Qual è la situazione tra Cina e Taiwan e quale ruolo hanno gli USA? Ci sarà davvero un’invasione armata? Lo abbiamo chiesto a Beatrice Gallelli, ricercatrice presso l’Istituto Affari Internazionali.
La Cina attaccherà Taiwan? Lo abbiamo chiesto a Beatrice Gallelli, ricercatrice presso l’Istituto Affari Internazionali (IAI) dove si occupa di studi relativi all’Asia e, in particolare, alla Repubblica popolare cinese, alla politica estera cinese, ai rapporti Italia-Cina ed Europa-Cina. La dottoressa Gallelli è ricercatrice all’Università Ca’ Foscari di Venezia, dove insegna Lingua e Traduzione Cinese. Ha conseguito il dottorato di ricerca cum laude presso l’Università Ca’ Foscari di Venezia nel 2019, ed è stata visiting research fellow presso la Scuola di Giornalismo e Comunicazione dell’Università di Pechino.
Quali sono gli ultimi sviluppi della crisi Cina-Taiwan? Le esercitazioni cinesi nei dintorni di Taiwan sono terminate, ora ci sono quelli che vengono definiti “pattugliamenti regolari”. Eppure, in una nota Pechino ha sottolineato come non ci sia “nessuna tolleranza per l’indipendenza” e non promette di rinunciare all’uso della forza”.
Per Gallelli in realtà da qui a breve non ci sarà un’invasione armata dell’isola: nell’analisi della questione taiwanese e della tensione alta di questi giorni bisogna cercare di avere una prospettiva più ampia. Non si è arrivati a questo punto all’improvviso: la tensione c’è da mesi, anche a causa della retorica statunitense.

[Voci di dati]
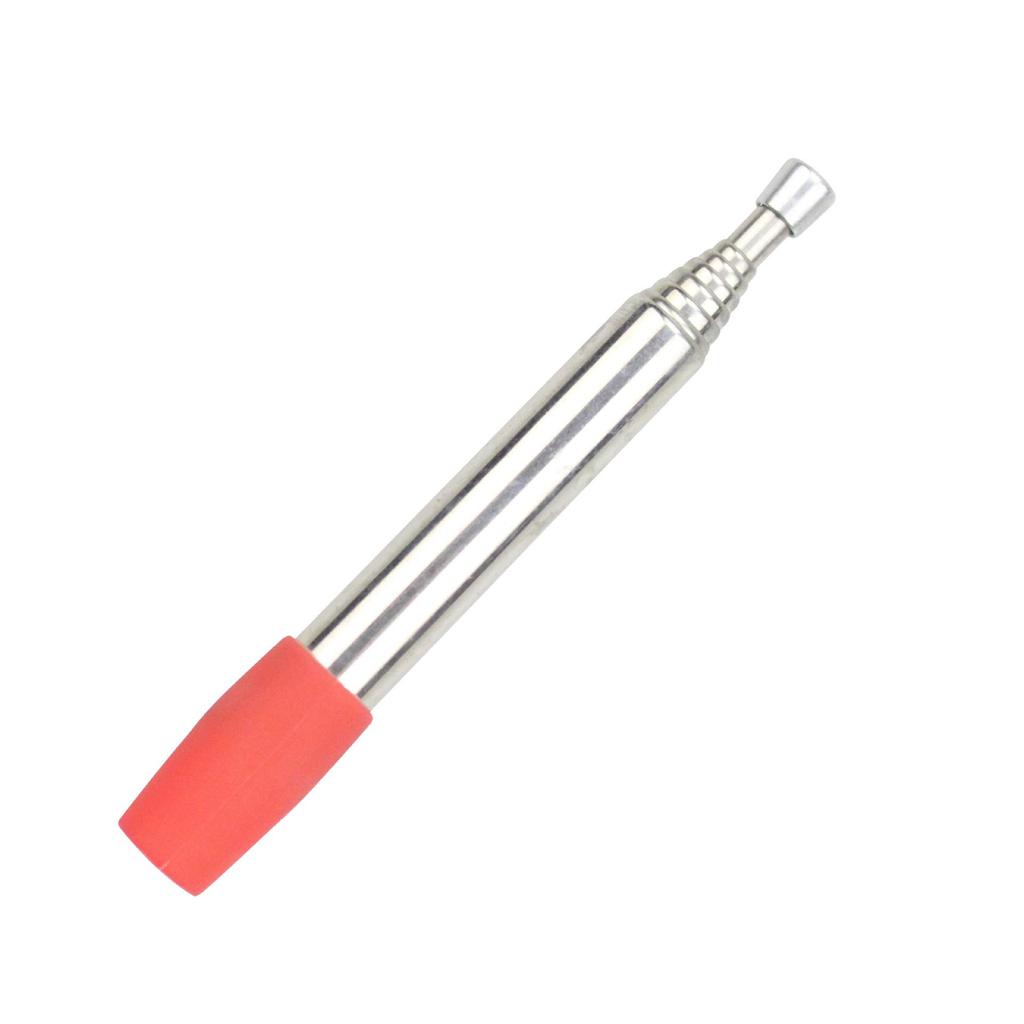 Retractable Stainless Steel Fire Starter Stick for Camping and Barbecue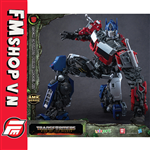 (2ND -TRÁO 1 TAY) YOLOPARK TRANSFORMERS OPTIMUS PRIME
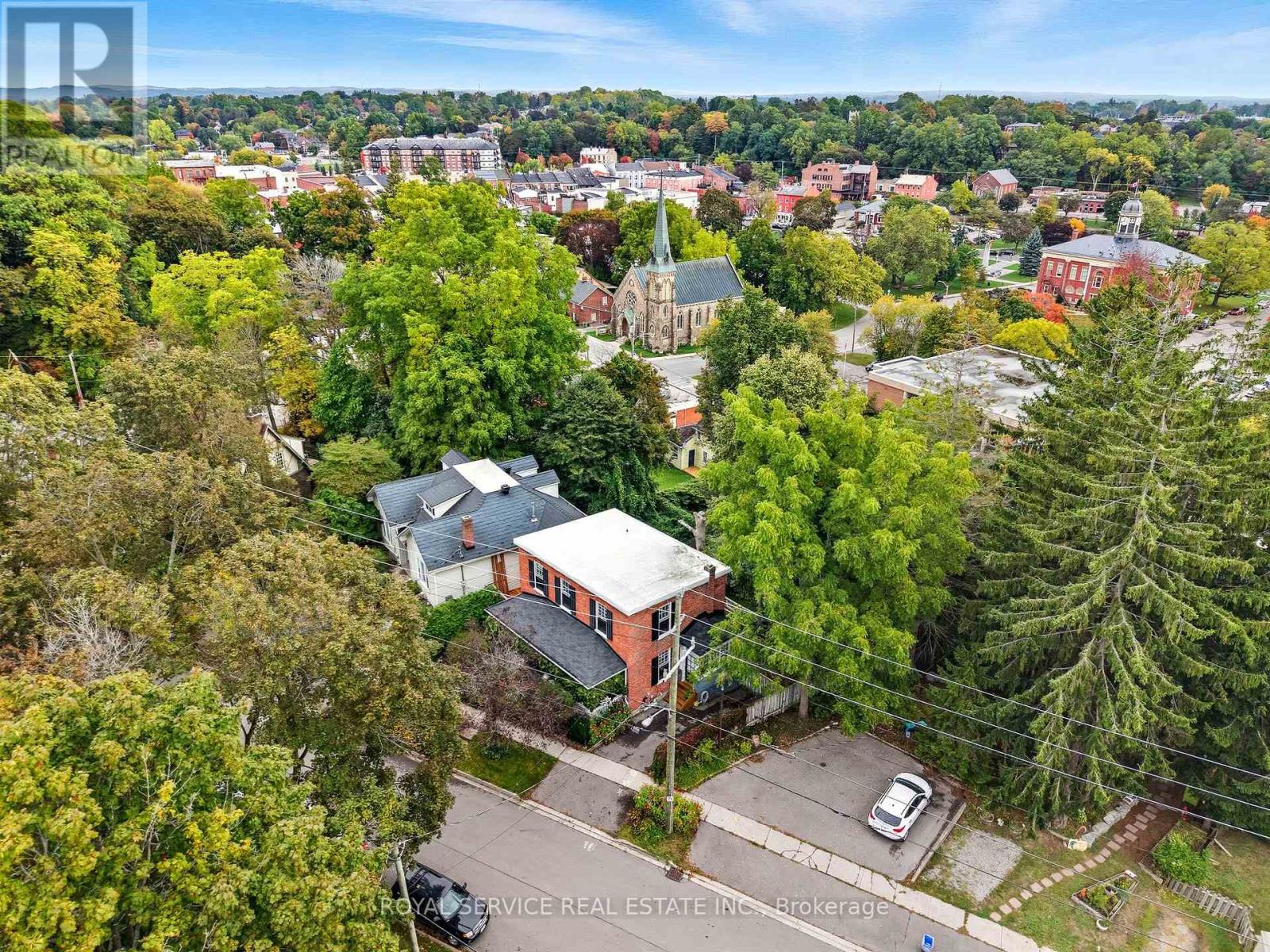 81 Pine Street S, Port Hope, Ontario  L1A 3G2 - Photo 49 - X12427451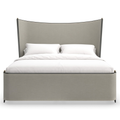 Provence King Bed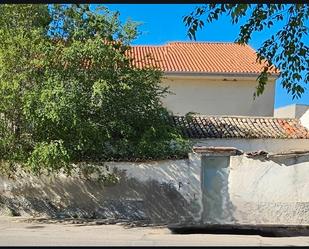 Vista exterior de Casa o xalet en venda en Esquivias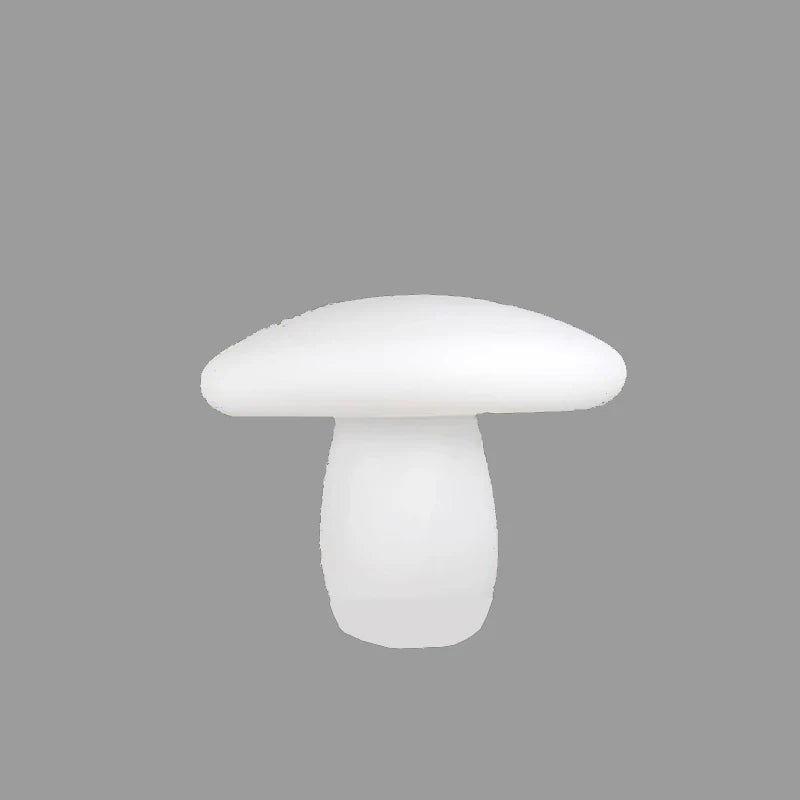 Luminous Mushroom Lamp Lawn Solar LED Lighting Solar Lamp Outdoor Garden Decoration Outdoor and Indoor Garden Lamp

■ Consegne ■
a - Riassumi in due frasi il testo su Cina e Taiwan.
b - Elenca gli ambiti di studio di cui Beatrice Gallelli si occupa all'Istituto Affari Internazionali secondo il testo su Cina e Taiwan.
c - Prosegui il testo su Cina e Taiwan partendo dopo la sua ultima frase.

■ Risposte per punto ■
a - Beatrice Gallelli, ricercatrice dell'Istituto Affari Internazionali che si occupa di Asia e Cina, interviene sulla crisi tra Cina e Taiwan: le esercitazioni cinesi intorno all'isola sono terminate e hanno lasciato il posto a "pattugliamenti regolari", ma Pechino ribadisce di non tollerare l'indipendenza e non promette di rinunciare all'uso della forza. Secondo Gallelli un'invasione armata dell'isola non avverrà a breve, perché la tensione va letta in una prospettiva più ampia: dura da mesi, anche a causa della retorica statunitense.

b -
- Asia
- Repubblica popolare cinese
- politica estera cinese
- rapporti Italia-Cina
- rapporti Europa-Cina

c -
Tensioni Cina-Taiwan: qual è stato (e continua a essere) il ruolo degli Stati Uniti
Uno dei primi pensieri quando c’è stata l’invasione dell’Ucraina da parte della Russia è andato proprio a Taiwan: il paragone è stato fatto quasi subito. La retorica statunitense ha continuato a essere molto dura nei confronti di Taiwan, ed è peggiorata con l’andare avanti della guerra in Ucraina. Le dichiarazioni del Presidente Biden hanno fatto intendere che l’approccio degli Stati dei confronti dell’isola potrebbe cambiare. Una strategia, quella statunitense, caratterizzata da una certa ambiguità: non è mai stato dichiarato apertamente l’intervento USA nel caso di un’invasione da parte di Pechino.
La visita della speaker della Camera Nancy Pelosi, la figura istituzionale di grado più alto a recarsi nell’isola in un periodo che va indietro di 25 anni, ha spostato di parecchio l’ago della bilancia degli equilibri internazionali. E infatti non tutti, sottolinea Gallelli, erano d’accordo con questa visita ufficiale. A dirla tutta, la visita di Pelosi a Taiwan era l’ultima cosa che serviva a tutto l’assetto internazionale. Lo stesso Biden, che ha avuto toni molto duri nei confronti della Cina, ha messo in dubbio l’utilità della visita a Taiwan.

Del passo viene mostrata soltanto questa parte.